====== DOCUMENT EXCERPT

Sunday, August 4, 2019

Visiting Arizona--July in the Desert Near Tucson


Tucson, Arizona

I recently attended the Botanical Society of America annual meeting, this year in Tucson, Arizona. Of course we botanists, gathered from not only across America but from around the world, spilled out of the conference center to see the surrounding desert, botanical gardens, plant breeding centers, and more.
botanists off to see new plants!



The daily high temperatures were over 100º F and some nights the low was above 80º F. I expected it to be like being in an oven, and it was. But I also expected the desert to be brown, like the photo below of the desert in Baja California in April

Baja California scene
Dry hillside, Baja California (April)
--but the desert was green! (See below)

============
====== INFORMATION SUPPLIED

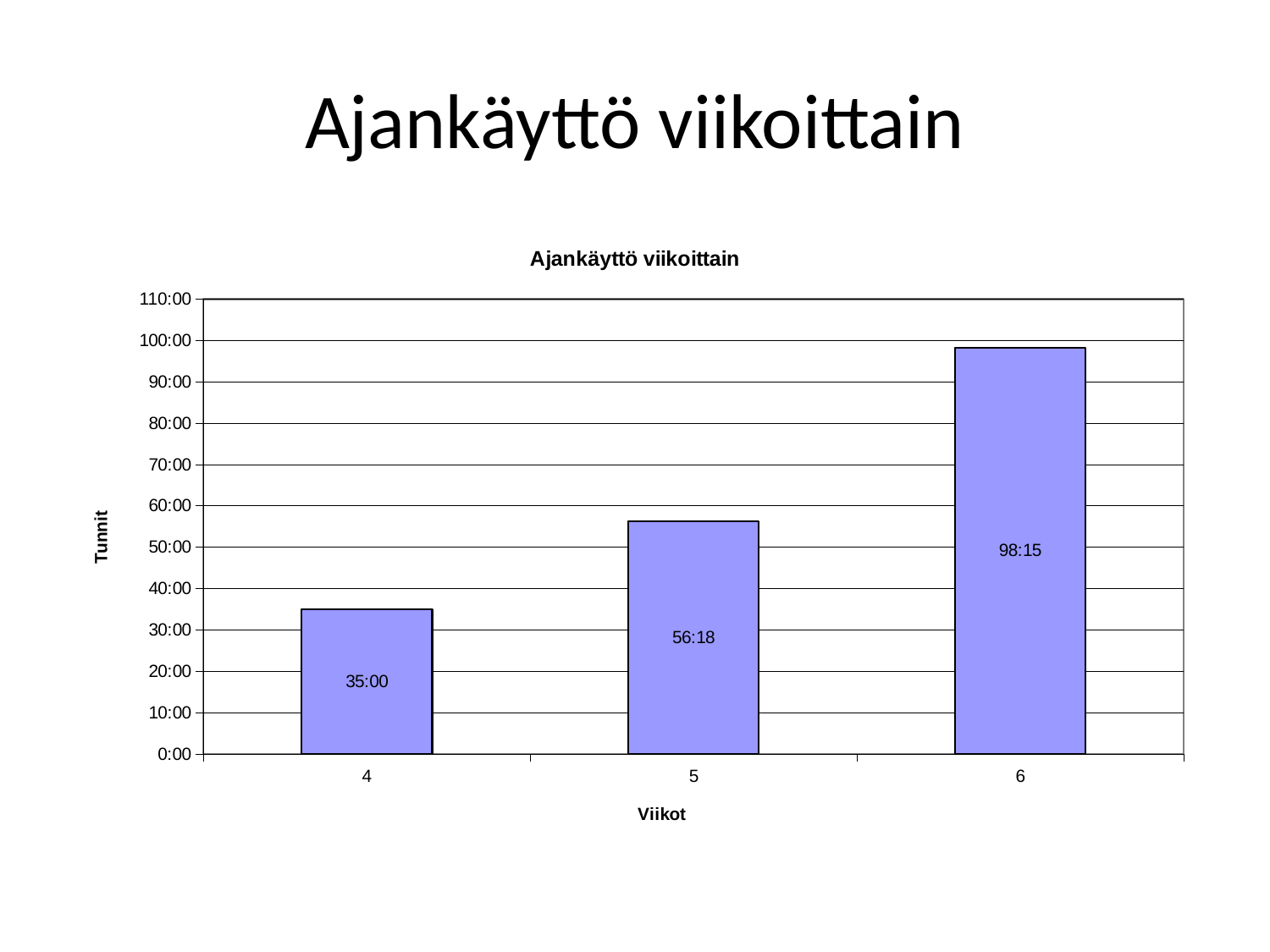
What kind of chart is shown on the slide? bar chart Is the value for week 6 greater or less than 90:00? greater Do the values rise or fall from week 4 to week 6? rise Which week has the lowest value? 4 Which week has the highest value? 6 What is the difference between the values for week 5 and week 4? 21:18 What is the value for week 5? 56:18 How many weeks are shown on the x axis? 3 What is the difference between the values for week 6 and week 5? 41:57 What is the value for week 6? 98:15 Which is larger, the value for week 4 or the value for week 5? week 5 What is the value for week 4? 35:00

============
====== INFORMATION SUPPLIED

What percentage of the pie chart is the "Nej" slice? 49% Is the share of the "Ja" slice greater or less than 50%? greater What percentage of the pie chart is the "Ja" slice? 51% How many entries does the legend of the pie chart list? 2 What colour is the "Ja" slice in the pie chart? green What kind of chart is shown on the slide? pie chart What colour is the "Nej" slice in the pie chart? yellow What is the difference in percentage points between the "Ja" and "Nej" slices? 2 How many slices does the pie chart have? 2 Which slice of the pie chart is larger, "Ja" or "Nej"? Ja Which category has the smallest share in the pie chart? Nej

============

■ TASK ITEM
Pull out the complete post about July in the desert near Tucson, word for word. The listing has no connection to the post about July in the desert near Tucson.

■ RESULT FOR THIS TASK
Sunday, August 4, 2019

Visiting Arizona--July in the Desert Near Tucson


Tucson, Arizona

I recently attended the Botanical Society of America annual meeting, this year in Tucson, Arizona. Of course we botanists, gathered from not only across America but from around the world, spilled out of the conference center to see the surrounding desert, botanical gardens, plant breeding centers, and more.
botanists off to see new plants!



The daily high temperatures were over 100º F and some nights the low was above 80º F. I expected it to be like being in an oven, and it was. But I also expected the desert to be brown, like the photo below of the desert in Baja California in April

Baja California scene
Dry hillside, Baja California (April)
--but the desert was green! (See below)